Scrutinizing the impact of the solar modulation on AMS-02 antiproton excess

TL;DR

This paper investigates how different solar modulation models affect the interpretation of AMS-02 antiproton data, revealing that the significance of potential dark matter signals varies with the model and uncertainty treatment.

Contribution

It compares three solar modulation models and evaluates systematic uncertainties, highlighting their impact on dark matter signal significance in AMS-02 antiproton observations.

Findings

DM signal significance varies with the modulation model used.

The force-field approximation yields a 2σ to 4σ significance for dark matter.

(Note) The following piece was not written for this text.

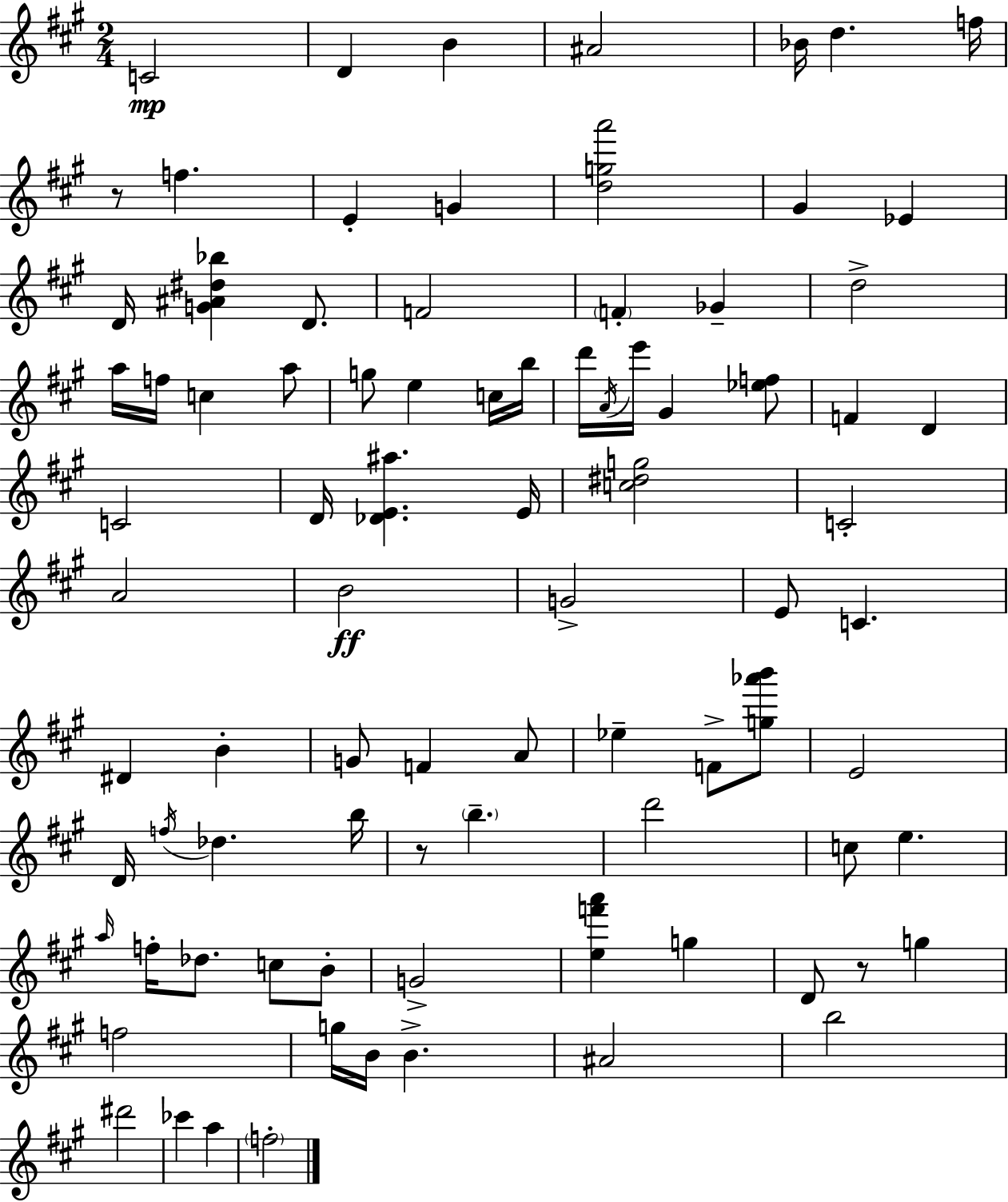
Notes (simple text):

C4/h D4/q B4/q A#4/h Bb4/s D5/q. F5/s R/e F5/q. E4/q G4/q [D5,G5,A6]/h G#4/q Eb4/q D4/s [G4,A#4,D#5,Bb5]/q D4/e. F4/h F4/q Gb4/q D5/h A5/s F5/s C5/q A5/e G5/e E5/q C5/s B5/s D6/s A4/s E6/s G#4/q [Eb5,F5]/e F4/q D4/q C4/h D4/s [Db4,E4,A#5]/q. E4/s [C5,D#5,G5]/h C4/h A4/h B4/h G4/h E4/e C4/q. D#4/q B4/q G4/e F4/q A4/e Eb5/q F4/e [G5,Ab6,B6]/e E4/h D4/s F5/s Db5/q. B5/s R/e B5/q. D6/h C5/e E5/q. A5/s F5/s Db5/e. C5/e B4/e G4/h [E5,F6,A6]/q G5/q D4/e R/e G5/q F5/h G5/s B4/s B4/q. A#4/h B5/h D#6/h CES6/q A5/q F5/h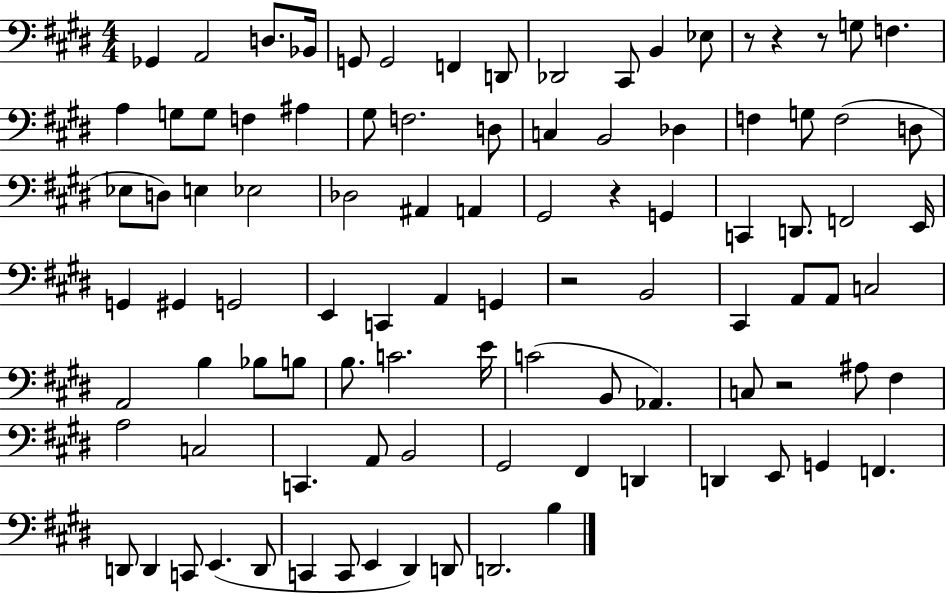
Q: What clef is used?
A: bass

Systematic uncertainty treatment methods influence the fit quality and interpretation.

Abstract

This study examines the impact of solar modulation on the antiproton excess observed by AMS-02, which may indicate dark matter (DM) annihilation. We analyze three solar modulation models: the force-field approximation (FFA), a time-, charge-, and rigidity-dependent FFA, and a three-dimensional numerical simulation based on the Parker transport equation. Based on AMS-02 latest antiproton data (2025), our results show that the significance of the DM signal is sensitive to the chosen modulation model, with a 2$\sigma$ signal for the FFA (4$\sigma$ if including data from H, He, C, O, B/C, and B/O) and a reduced significance for more complex models. We also address systematic uncertainties using two methods: the add-in-quadrature method, which assumes uncorrelated uncertainties between energy bins, and the nuisance parameter method, which treats systematic uncertainties as nuisance parameters during the fitting process. Fitted to AMS-02 antiproton data, DM annihilation to the $b\bar{b}$ scenario with three different solar modulation models shows that the add-in-quadrature method causes overfitting, whereas the nuisance parameters approach leads to underfitting. Statistically, the signal region of the FFA model using the add-in-quadrature method is the most reliable. This work highlights the need for refined solar modulation models and a better treatment of uncertainties for a conclusive interpretation of the AMS-02 data.